- Document passage -
○ ○ ○ ○ ○

Lorraine Chow is the stewardship and outreach coordinator for the Santa Fe Watershed Association. She lives in Santa Fe.

From 6 to 7:30 p.m. Jan. 20, Santa Fe residents are invited to show up for their community, their watershed and their neighbors. The Santa Fe Watershed Association and the Santa Fe Housing for All Collaborative will host a free public panel, “What Is It Like To Be Unhoused?” at the Southside Branch Library, 6599 Jaguar Drive.

This conversation is essential to the work my colleagues and I do to care for the Santa Fe River Watershed, because the health of the watershed is deeply tied to the well-being of everyone who lives within it. The panel is an opportunity to listen and learn from the lived experience of panelists who have experienced homelessness, to engage thoughtfully around solutions, to understand the connections between watershed health and housing justice more deeply, and what you can do to help.

I see this connection firsthand in my work organizing cleanups around the urban watershed. At the watershed association’s October community cleanup, co-hosted with the Santa Fe River Commission and the Santa Fe Rotary Club, nearly 60 volunteers, including the incredible Trash Pandas cleanup team, gathered at Louis Montaño Park and De Vargas Park. Together, we removed more than 80 bags of litter from the riverbanks — an estimated 1,200 pounds of trash.

○ ○ ○ ○ ○

- Assignment -
Reproduce the full text about the Santa Fe panel on being unhoused word for word. Rely only on the text for this work.

- The data -
○ ○ ○ ○ ○

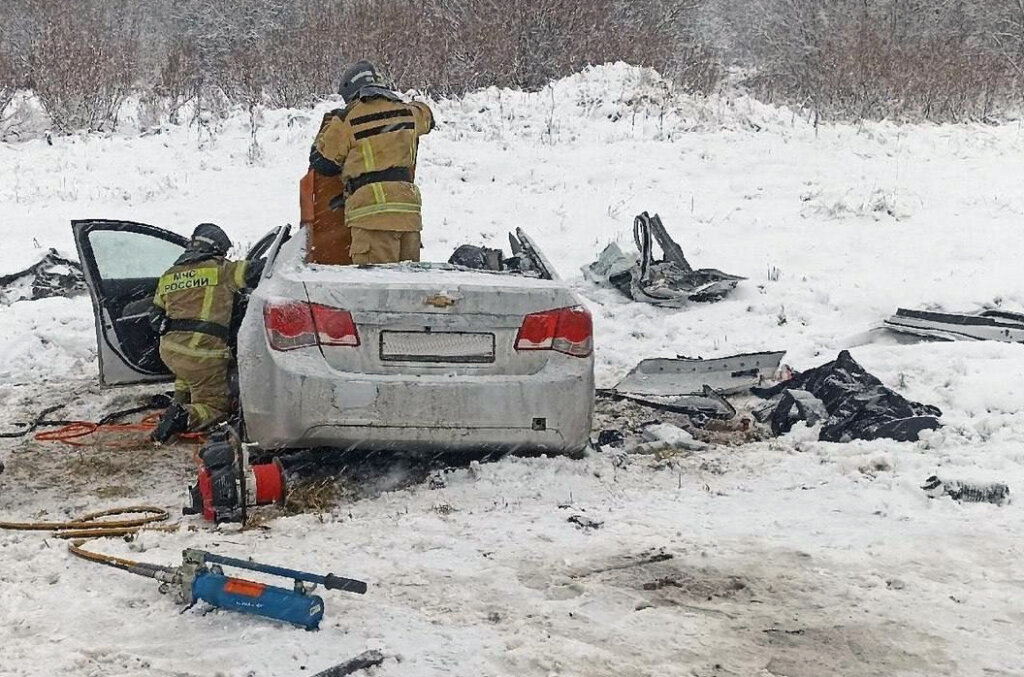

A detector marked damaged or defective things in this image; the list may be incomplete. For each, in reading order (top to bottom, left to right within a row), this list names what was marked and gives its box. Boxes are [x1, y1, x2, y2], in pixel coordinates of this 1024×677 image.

black torn fabric [753, 350, 942, 440]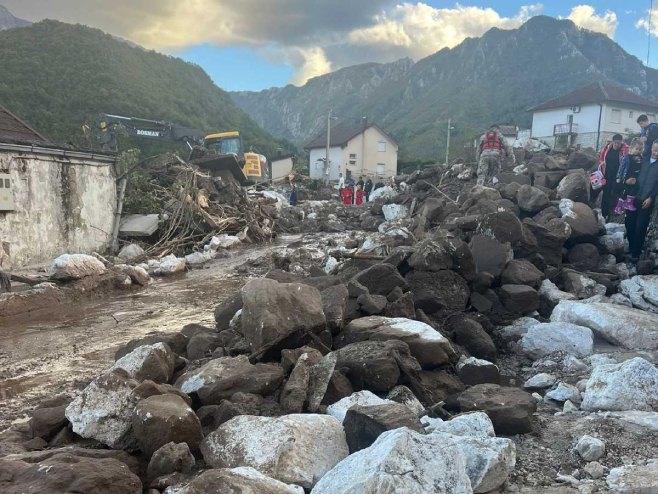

○ ○ ○ ○ ○

- Answer space -
Lorraine Chow is the stewardship and outreach coordinator for the Santa Fe Watershed Association. She lives in Santa Fe.

From 6 to 7:30 p.m. Jan. 20, Santa Fe residents are invited to show up for their community, their watershed and their neighbors. The Santa Fe Watershed Association and the Santa Fe Housing for All Collaborative will host a free public panel, “What Is It Like To Be Unhoused?” at the Southside Branch Library, 6599 Jaguar Drive.

This conversation is essential to the work my colleagues and I do to care for the Santa Fe River Watershed, because the health of the watershed is deeply tied to the well-being of everyone who lives within it. The panel is an opportunity to listen and learn from the lived experience of panelists who have experienced homelessness, to engage thoughtfully around solutions, to understand the connections between watershed health and housing justice more deeply, and what you can do to help.

I see this connection firsthand in my work organizing cleanups around the urban watershed. At the watershed association’s October community cleanup, co-hosted with the Santa Fe River Commission and the Santa Fe Rotary Club, nearly 60 volunteers, including the incredible Trash Pandas cleanup team, gathered at Louis Montaño Park and De Vargas Park. Together, we removed more than 80 bags of litter from the riverbanks — an estimated 1,200 pounds of trash.